Chancellor James Moeser has told members of Cornelia Phillips Spencer’s family that he wants a campus committee to study the need for a new UNC award to honor women – an award that he says could be named to “honor the outstanding service given to the University by a succession of members of the Phillips, Spencer and Love families.”

Moeser met with two of Spencer’s great-grandchildren in January to try to smooth hurt feelings caused by his decision in December to abolish the Cornelia Phillip Spencer Award because of perceptions that Spencer – long revered as the woman who sparked the movement to reopen the University after the Civil War – had acted on racist tendencies to stymie UNC’s post-war Republican leadership. Charles E. Love of Charlotte, head of the foundation named for his parents; and his sister Spencie Love, a historian and expert on the family’s deep involvement with the University, has asked Moeser to remove their great-grandmother’s name from Spencer Residence Hall and to redirect money the foundation had given for a new home for several prestigious Southern studies programs.

Following the meeting, Moeser said the funding for the programs was safe. He reiterated that the first dorm built at Carolina for women would continue to bear Spencer’s name.

That meeting included William Friday ’48 (LLB), president emeritus of the UNC System; history faculty members Bill Ferris and Harry Watson; Bernadette Gray-Little, dean of the College of Arts and Sciences; and Professor Madeline Levine, the most recent Bell Award recipient.

Moeser will set up a committee to be chaired by journalism Professor Jane Brown, a recipient of the decade-old Bell Award. Spencie Love will be on the committee.

“I regret the pain that this controversy has caused you and your family,” Moeser wrote in the letter. “The last thing we wanted to do in ending the Bell Award was to condemn Cornelia Phillips Spencer or to erase her from our past.
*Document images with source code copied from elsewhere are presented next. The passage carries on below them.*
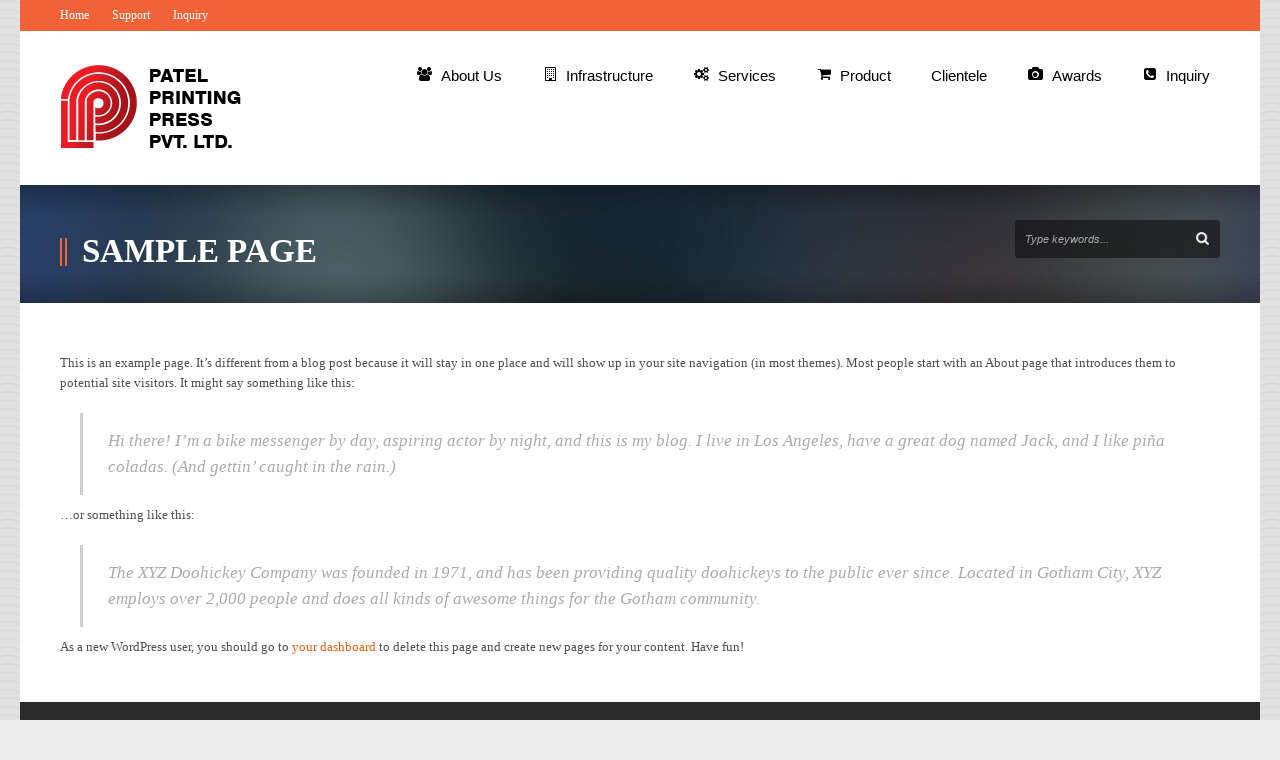

--- FILE ---
content_type: text/css
request_url: https://patelprinting.in/wp-content/themes/kingpower-v1-00/stylesheet/foundation.css
body_size: 3250
content:

/* #Foundation Style
================================================== */ 

html,body{ min-width: 1240px; }
.row .column, .row .columns{ -webkit-box-sizing: border-box; -moz-box-sizing: border-box; box-sizing: border-box; }

.container{ margin: 0px auto; padding: 0px 20px; width: 1200px; }
.content-outer-wrapper.boxed-container.full-style-enabled .header-bottom-bar,
.gdl-top-slider.boxed-container.full-style-enabled,
.bottom-slider-wrapper.boxed-container.full-style-enabled{ max-width: 1160px; margin: 0px auto; }

.row { width: 1200px; max-width: 100%; margin: 0 auto; }
.row .row { width: auto; max-width: none; min-width: 0; margin: 0 -20px; }

.column, .columns { float: left; min-height: 1px; padding: 0 20px; position: relative; }
.column.wrapper, .columns.wrapper{ padding: 0px; }

.row .one { width: 8.333%; }
.row .two { width: 16.667%; }
.row .three { width: 25%; }
.row .four { width: 33.333%; }
.row .five { width: 41.667%; }
.row .six { width: 50%; }
.row .seven { width: 58.333%; }
.row .eight { width: 66.667%; }
.row .nine { width: 75%; }
.row .ten { width: 83.333%; }
.row .eleven { width: 91.667%; }
.row .twelve { width: 100%; }

.row .one-fifth{ width: 20%; }
.row .one-sixth{ width: 16.667; }

img{ max-width: 100%; height: auto; }
img { -ms-interpolation-mode: bicubic; }
object, embed { max-width: 100%; }

/* #Above Desktop Size
================================================== */
@media only screen and (min-width: 1240px) {

	div.gdl-top-slider.boxed-style-enabled .ls-kingpower .ls-bottom-nav-wrapper,
	div.gdl-top-slider.boxed-style-enabled .flex-control-nav-wrapper,
	div.gdl-top-slider.boxed-style-enabled .flex-caption,
	div.gdl-top-slider.boxed-style-enabled .nivo-controlNav-wrapper,
	div.gdl-top-slider.boxed-style-enabled .nivo-caption { left: 50%; margin-left: -620px; }  
	div.gdl-top-slider.boxed-style-enabled .ls-kingpower .ls-nav-prev,
	div.gdl-top-slider.boxed-style-enabled .nivo-directionNav a.nivo-prevNav, 
	div.gdl-top-slider.boxed-style-enabled .flex-direction-nav li .flex-prev{ right: 50%; margin-right: -569px; }
	div.gdl-top-slider.boxed-style-enabled .ls-kingpower .ls-nav-next,
	div.gdl-top-slider.boxed-style-enabled .nivo-directionNav a.nivo-nextNav, 
	div.gdl-top-slider.boxed-style-enabled .flex-direction-nav li .flex-next{ right: 50%; margin-right: -620px; } 
	
	div.header-outer-wrapper.full-container.boxed-style-enabled { position: absolute; left: 0px; right: 0px; z-index: 99; }
	div.content-outer-wrapper.full-container.boxed-style-enabled { position: relative; z-index: 50; }	
}

@media only screen and (min-width: 1160px) {	
	div.gdl-top-slider.full-style-enabled .flex-control-nav-wrapper,
	div.gdl-top-slider.full-style-enabled .flex-caption,
	div.gdl-top-slider.full-style-enabled .nivo-controlNav-wrapper,
	div.gdl-top-slider.full-style-enabled .nivo-caption { left: 50%; margin-left: -580px; }  
	div.gdl-top-slider.full-style-enabled .nivo-directionNav a.nivo-prevNav, 
	div.gdl-top-slider.full-style-enabled .flex-direction-nav li .flex-prev{ right: 50%; margin-right: -529px; }
	div.gdl-top-slider.full-style-enabled .nivo-directionNav a.nivo-nextNav, 
	div.gdl-top-slider.full-style-enabled .flex-direction-nav li .flex-next{ right: 50%; margin-right: -580px; } 	
}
The decision was one of practicality because a number of outstanding women on campus said they would not accept the award.”

The move to abolish the award set off a hot debate on campus and in the letters columns of Triangle newspapers, most of which decried the decision as an unnecessary revision of history.

The debate about the award, given since 1994 for outstanding service to UNC by women, included speculation that the names of buildings, honors and professorships bearing the names of people with controversies in their biographies might be considered for removal. Moeser said the dorm name was not discussed in the meeting with the Loves.

“We’re not going to remove any names from any buildings,” he said in an interview.

Moeser said he thinks that Cornelia Phillips Spencer “was a great woman” and that the issue is “not something that’s simply understood.”

But, he said, to keep the award would have “constantly put her on trial and attack.”

Cornelia Spencer’s father and brother were on the UNC faculty. Her brother, Samuel Phillips, was a appointed a solicitor general by President U.S. Grant. Her grandson, James Spencer Love, founded the business that became Burlington Industries, at one time the world’s largest textile manufacturing company; and her granddaughter, Cornelia Spencer Love, was a longtime community activist in Chapel Hill.

The Love Foundation recently gave funds to help with the renovation of a house on Franklin Street as headquarters for the Center for the Study of the American South, the Southern Oral History Program and other programs. Cornelia Phillips Spencer’s son-in-law, James Lee Love, built the house, and she once lived in it.

Among the Love Foundation’s beneficiaries is the General Alumni Association. An endowment covers the cost of the GAA’s annual Old Students Club luncheon and some of the costs of producing the Alumni Directory.